Develop J2EE application client code

A J2EE application client program operates similarly to a standard J2EE program in that it runs its own Java virtual machine (JVM) code and is invoked at its main method.

The Java Virtual Machine application client program differs from a standard Java program because it uses the Java Naming and Directory Interface (JNDI) namespace to access resources. In a standard Java program, the resource information is coded in the program.

Storing the resource information separately from the client application program makes the client application program portable and more flexible.

  1. Write the client application program.Write the J2EE application client program on any development machine. At this stage, you do not require access to the WAS.

    Using the javax.naming.InitialContext class, the client application program uses the look-up operation to access the Java Naming and Directory Interface (JNDI) namespace. The InitialContext class provides the lookup method to locate resources.

    The following example illustrates how a client application program uses the InitialContext class

    import javax.naming.*
    public class myAppClient
        public static void main String(argv[])
            InitialContext initCtx = new InitialContext();
            Object homeObject = initCtx.lookup("java:comp/env/ejb/BasicCalculator");
            BasicCalculatorHome bcHome = (BasicCalculatorHome) 
            javax.rmi.PortableRemoteObject.narrow(homeObject, BasicCalculatorHome.class); 
            BasicCalculatorHome bc = bcHome.create();                              ...
    In this example, the program looks up an enterprise bean called BasicCalculator. The BasicCalculator EJB reference is located in the client JNDI namespace at java:comp/env/ejb/BasicCalculator . Since the actual Enterprise Java Bean run on the server, the application client run time returns a reference to the BasicCalculator home interface.

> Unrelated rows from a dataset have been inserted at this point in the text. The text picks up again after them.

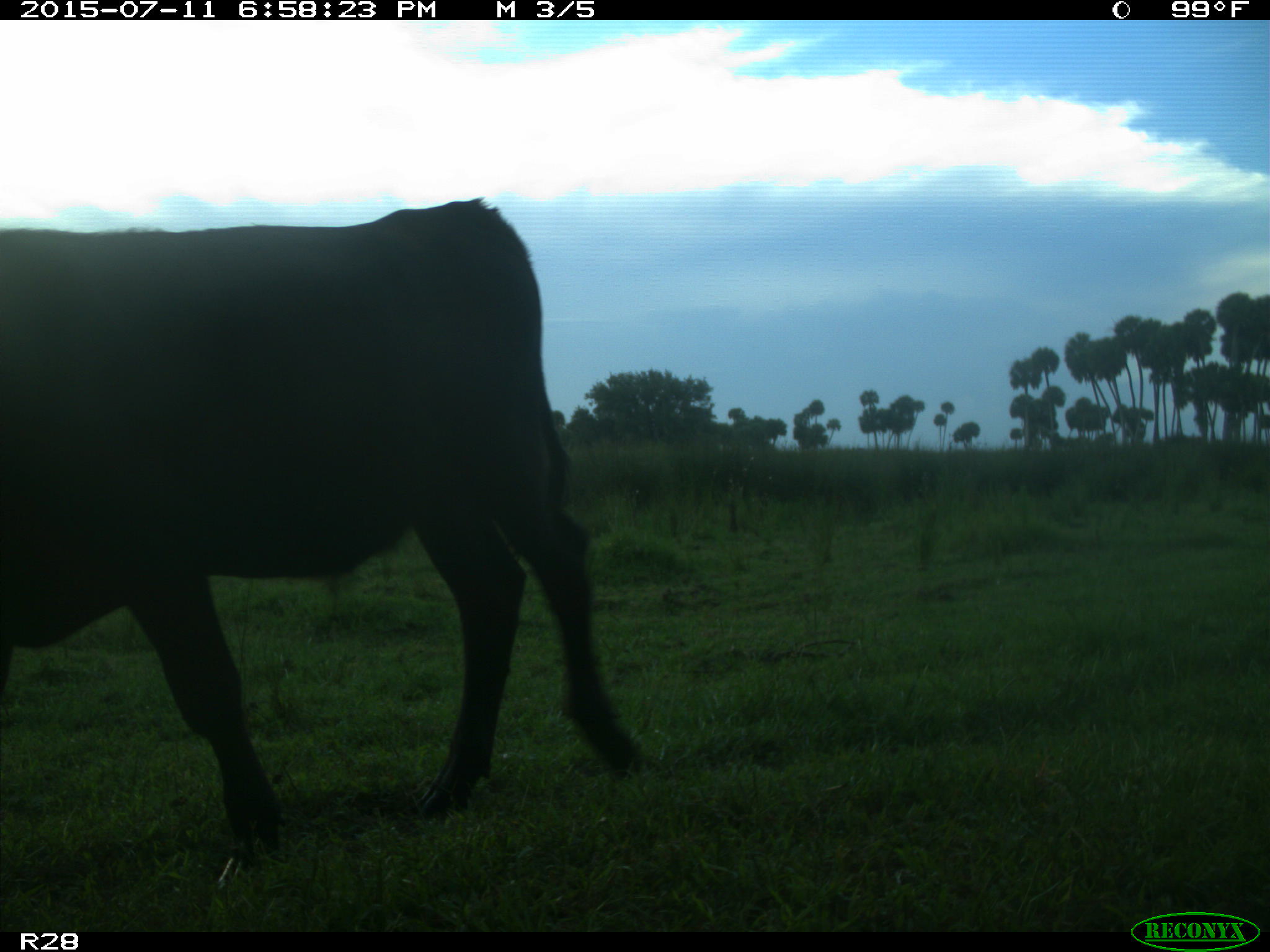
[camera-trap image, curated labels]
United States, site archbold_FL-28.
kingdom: Animalia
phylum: Chordata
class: Mammalia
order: Artiodactyla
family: Bovidae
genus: Bos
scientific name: Bos taurus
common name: domestic cow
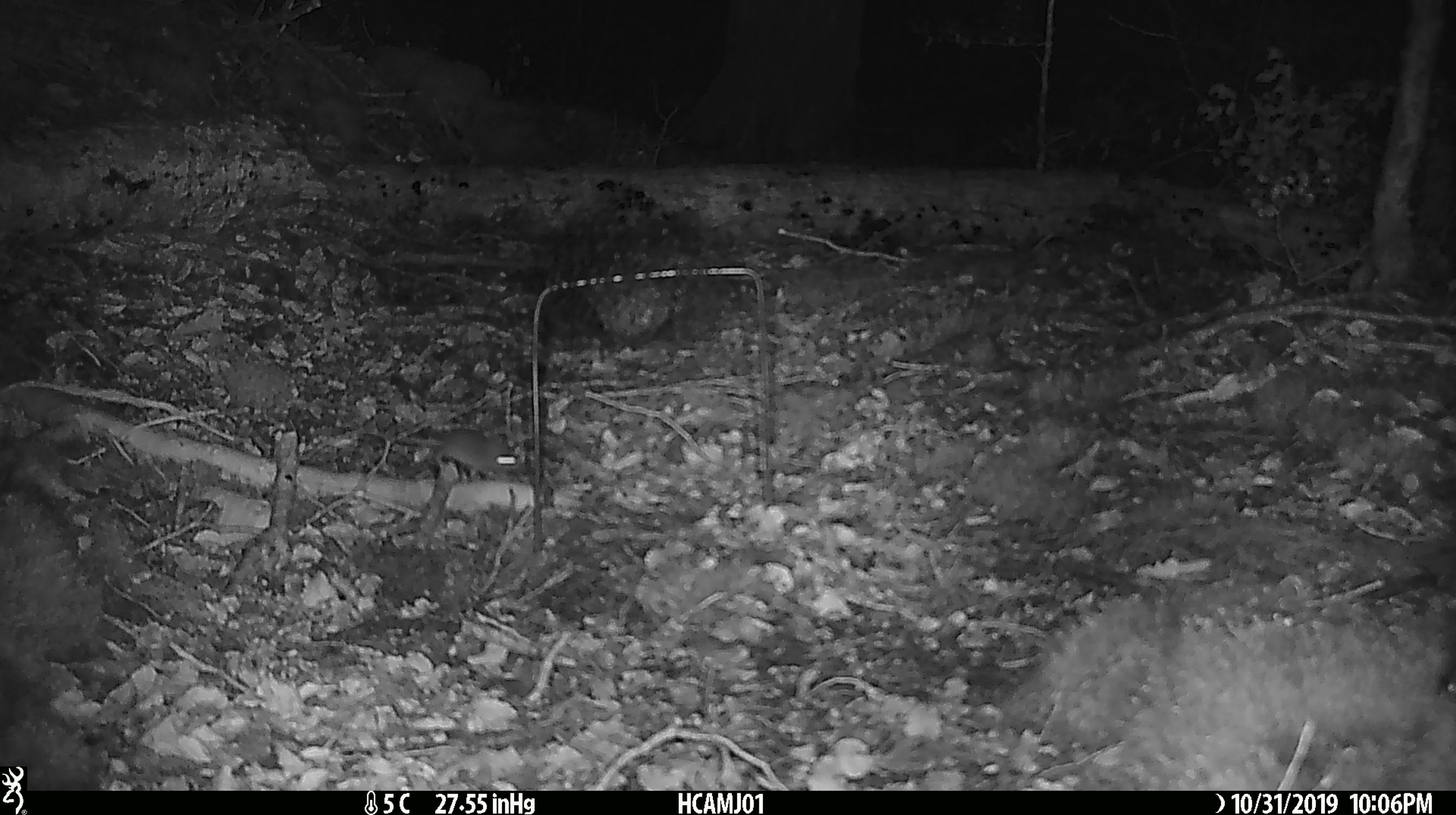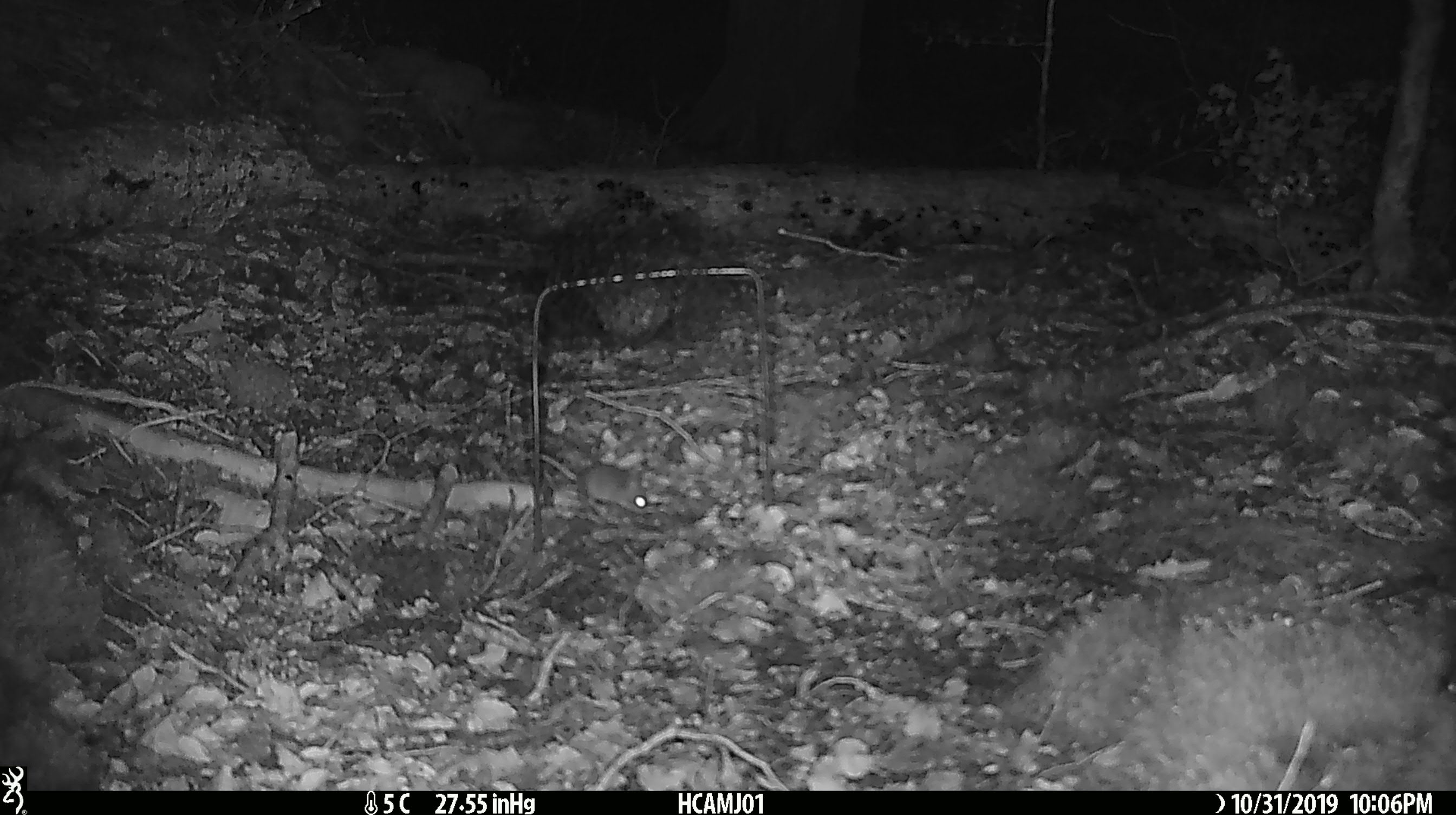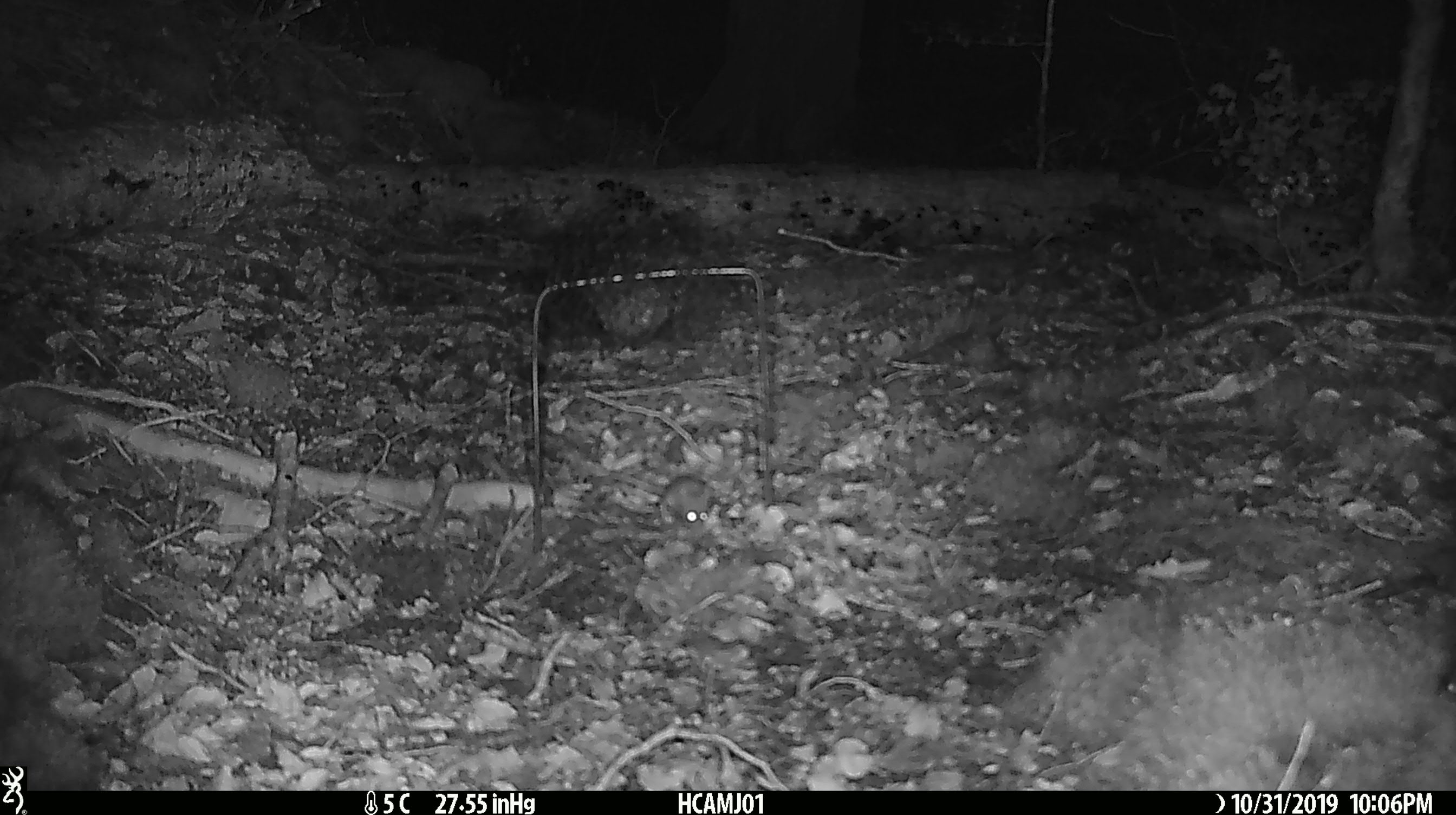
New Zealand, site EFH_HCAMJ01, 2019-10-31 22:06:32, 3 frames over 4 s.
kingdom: Animalia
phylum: Chordata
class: Mammalia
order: Rodentia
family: Muridae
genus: Mus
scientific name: Mus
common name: mouse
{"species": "mouse (Mus)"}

    If the client application program lookup was for a resource reference or an environment entry, then the look up function returns an instance of the configured type as defined by the client application deployment descriptor. For example, if the program lookup was a JDBC data source, the lookup would return an instance of javax.sql.DataSource. Although you can edit deployment descriptor files, do not use the administrative console to modify them.

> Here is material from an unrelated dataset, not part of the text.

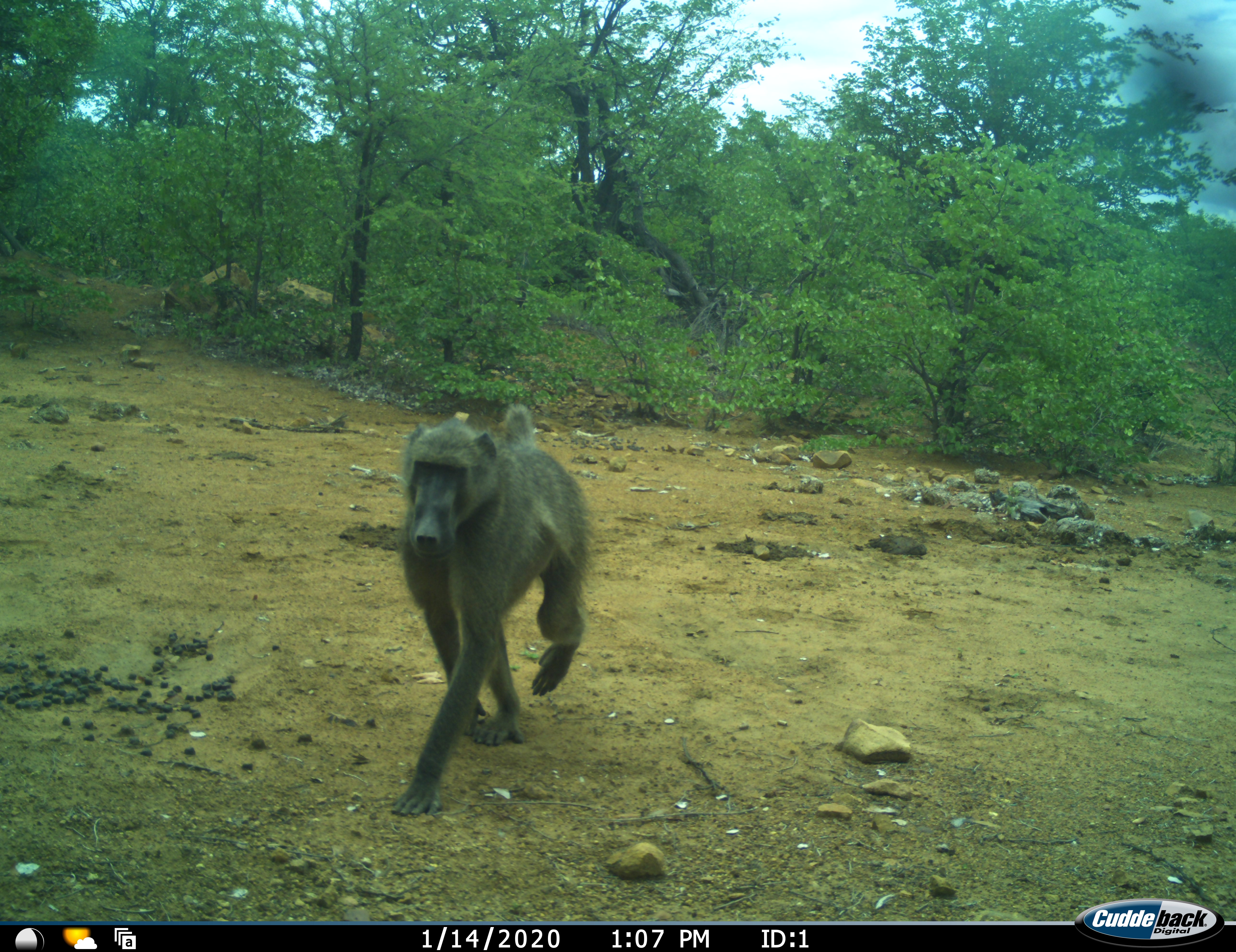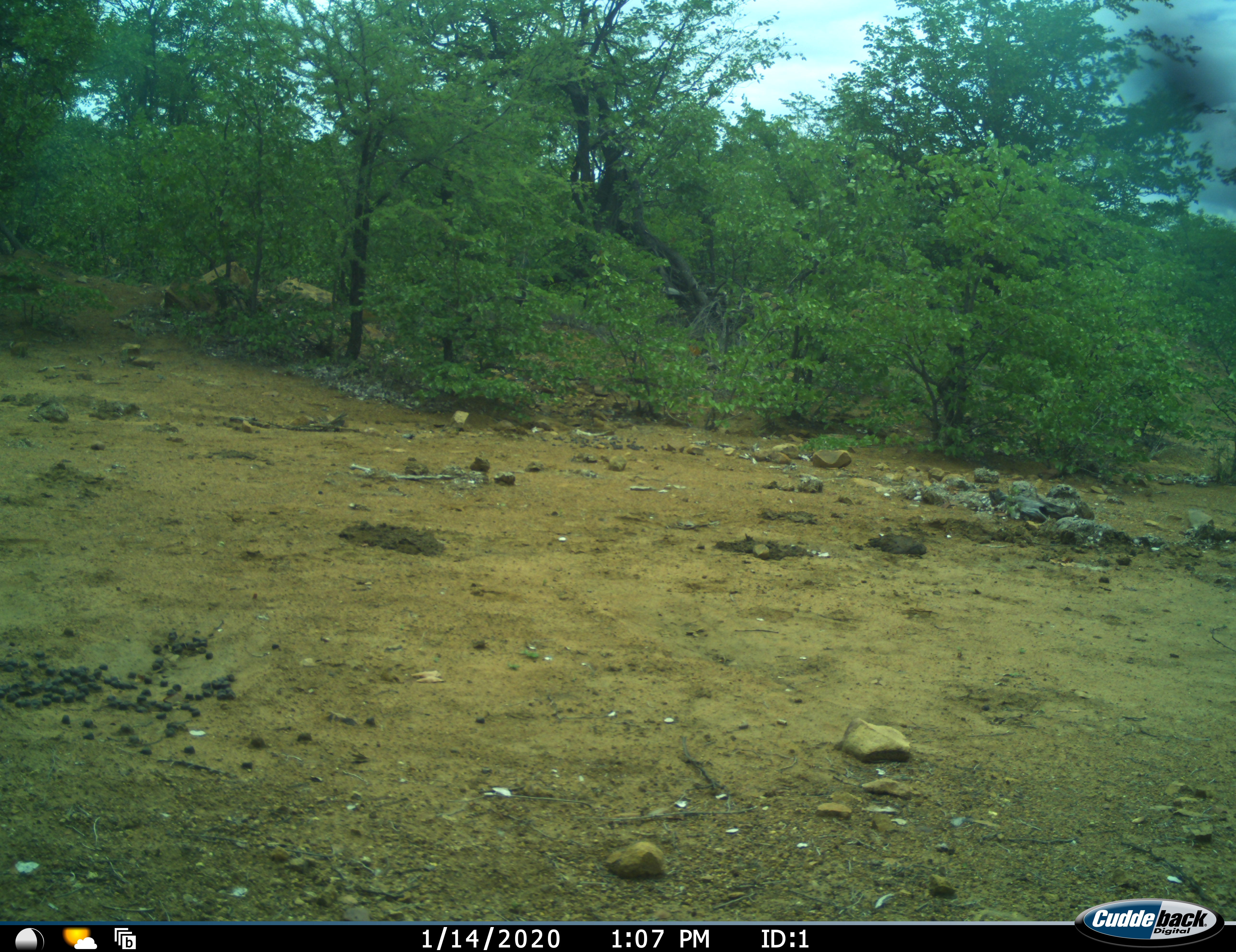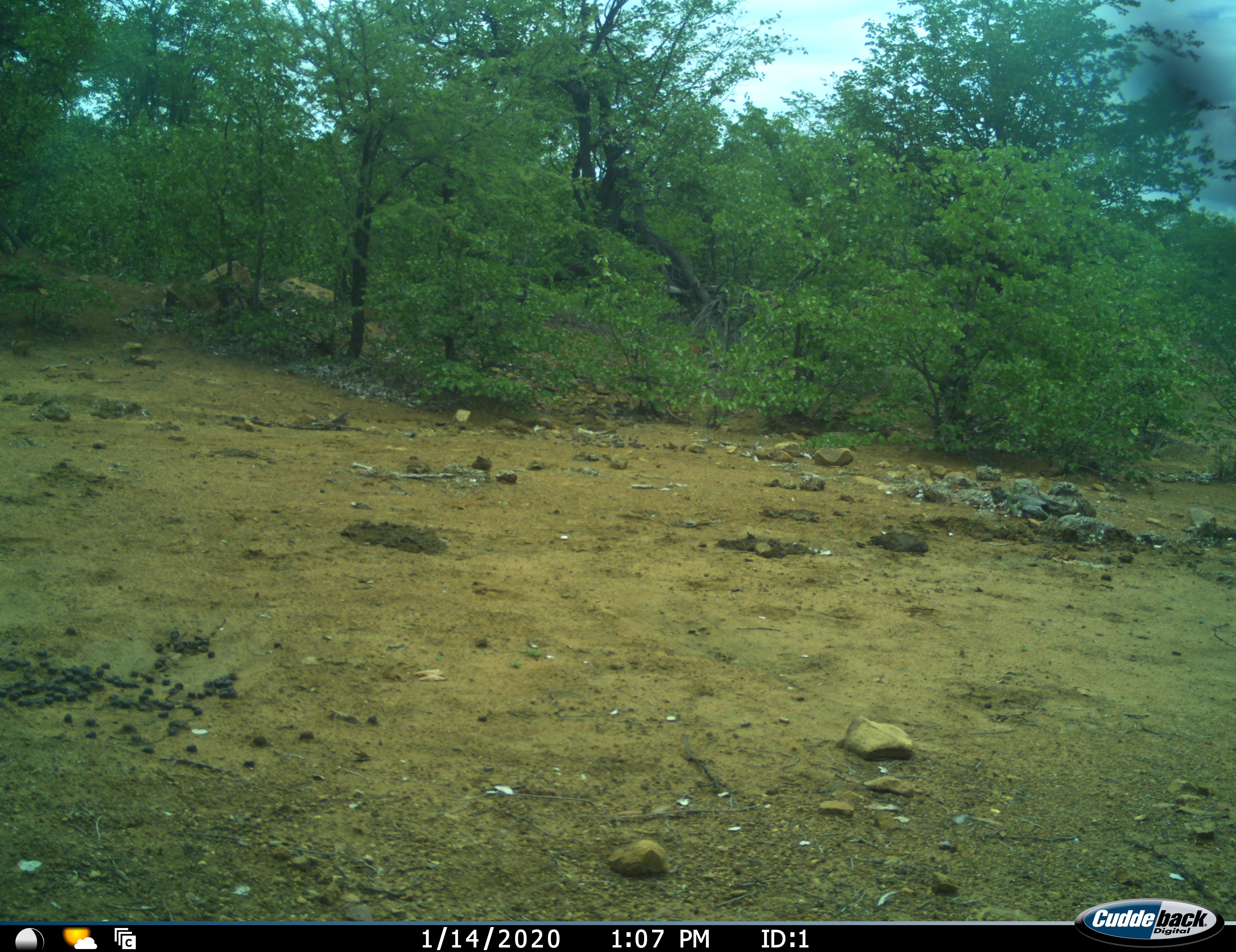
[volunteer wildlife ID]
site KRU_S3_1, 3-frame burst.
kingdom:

  2. Assemble the application client using the Assembly Toolkit.

    The JNDI namespace knows what to return on a lookup because of the information assembled by the assembly tool.

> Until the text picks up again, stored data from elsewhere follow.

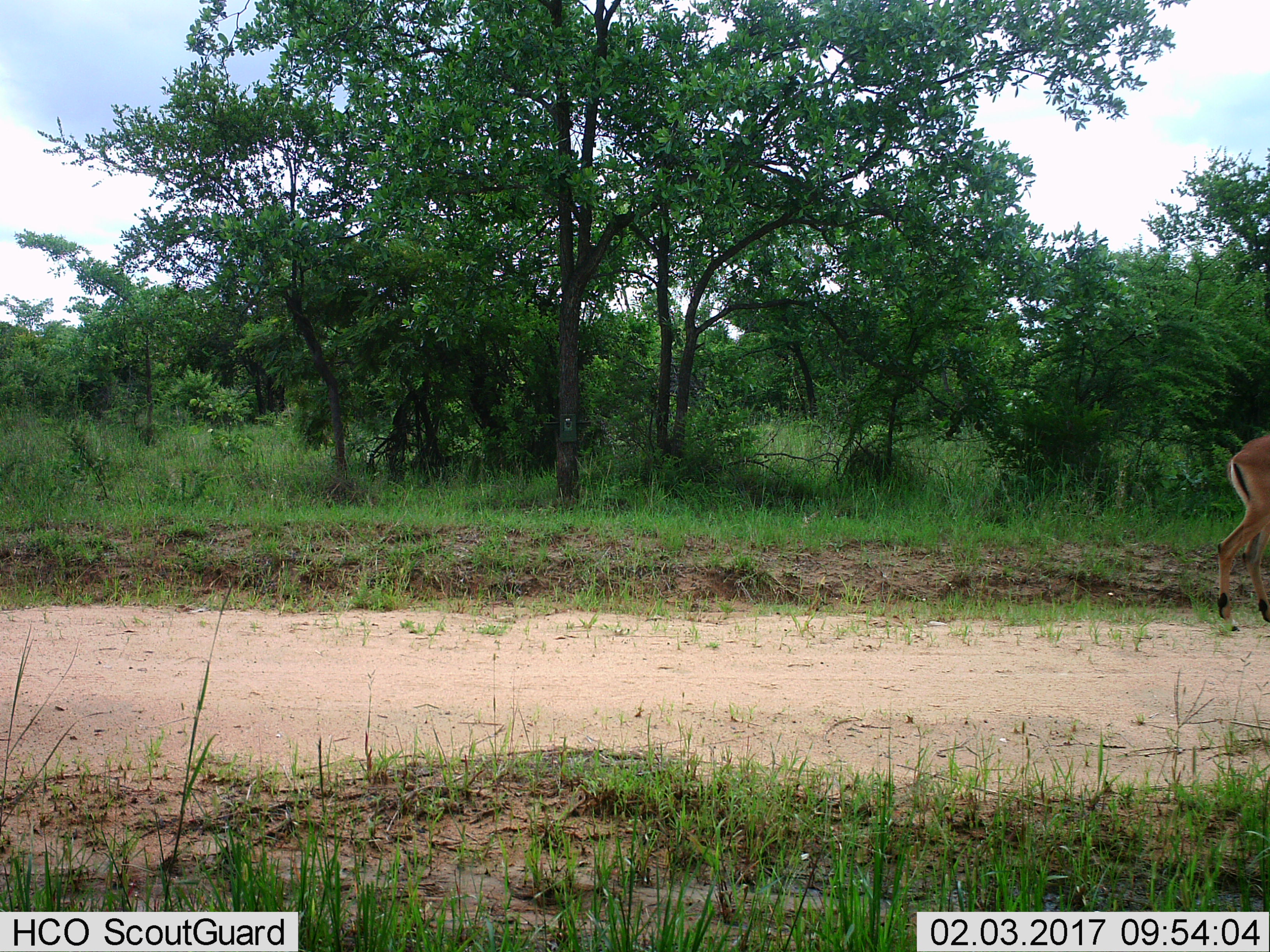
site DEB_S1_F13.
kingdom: Animalia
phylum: Chordata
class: Mammalia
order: Artiodactyla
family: Bovidae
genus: Aepyceros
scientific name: Aepyceros melampus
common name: impala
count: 1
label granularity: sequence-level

    Assemble the J2EE application client on any development machine with the assembly tool installed.

    When you assemble your application client, provide the application client run time with the required information to initialize the execution environment for your client application program.

    Remember following when you configure resources used by your client application program...

    • Resource environment references are different than resource references. Resource environment references allow your application client to use a logical name to look-up a resource bound into the server JNDI namespace. A resource reference allows your application to use a logical name to look up a local J2EE resource. The J2EE specification does not specify a particular implementation of a resource. The following table contains supported resource types and identifies the resources to which the WAS provides a client implementation.

      Resource Type Client Configuration Notes Client implementation provided by WebSphere Application Server
      javax.sql.DataSource Supports specification of any data source implementation class No Supports specification of custom protocol handlers Provided by Java Runtime Environment files
      javax.mail.Session Supports custom protocol configuration Yes - POP3, SMTP, IMAP
      javax.jms.QueueConnectionFactory, javax.jms.TopicConnectionFactory, javax.jms.Queue, javax.jms.Topic Supports configuration of WebSphere embedded messaging, IBM MQ Series and other JMS providers Yes - WebSphere embedded messaging

  3. Assemble the EAR file.

    The application is contained in an enterprise archive or .ear file. The .ear file is composed of...

    • Enterprise bean, application client, and user-defined modules or .jar files

    • Webapplications or .war files

    • Metadata describing the applications or application .xml files

    You must assemble the .ear file on the server machine.

  4. Distribute the EAR file.

    The client machines configured to run this client must have access to the .ear file.

    If all the machines in your environment share the same image and platform, run the ACRCT on one machine to configure the external resources, and then distribute the configured .ear file to the other machines.

    If your environment is set up with a variety of client installations and platforms, run the ACRCT for each unique configuration.

    You can either distribute the .ear files to the correct client machines, or make them available on a network drive.

    Distributing the .ear files is the responsibility of the system and network administrator.

  5. Deploy the application client.

  6. Configure the application client resources.

    If the client application defines the local resources, run the ACRCT (clientConfig command) on the local machine to reconfigure the .ear file. Use the ACRCT to change the configuration. For example, the .ear file can contain a DB2 resource, configured as C:\DB2. If, however, you installed DB2 in the D:\Program Files\DB2 directory, use the ACRCT to create a local version of the .ear file.

After developing the J2EE application client code, launch the application client.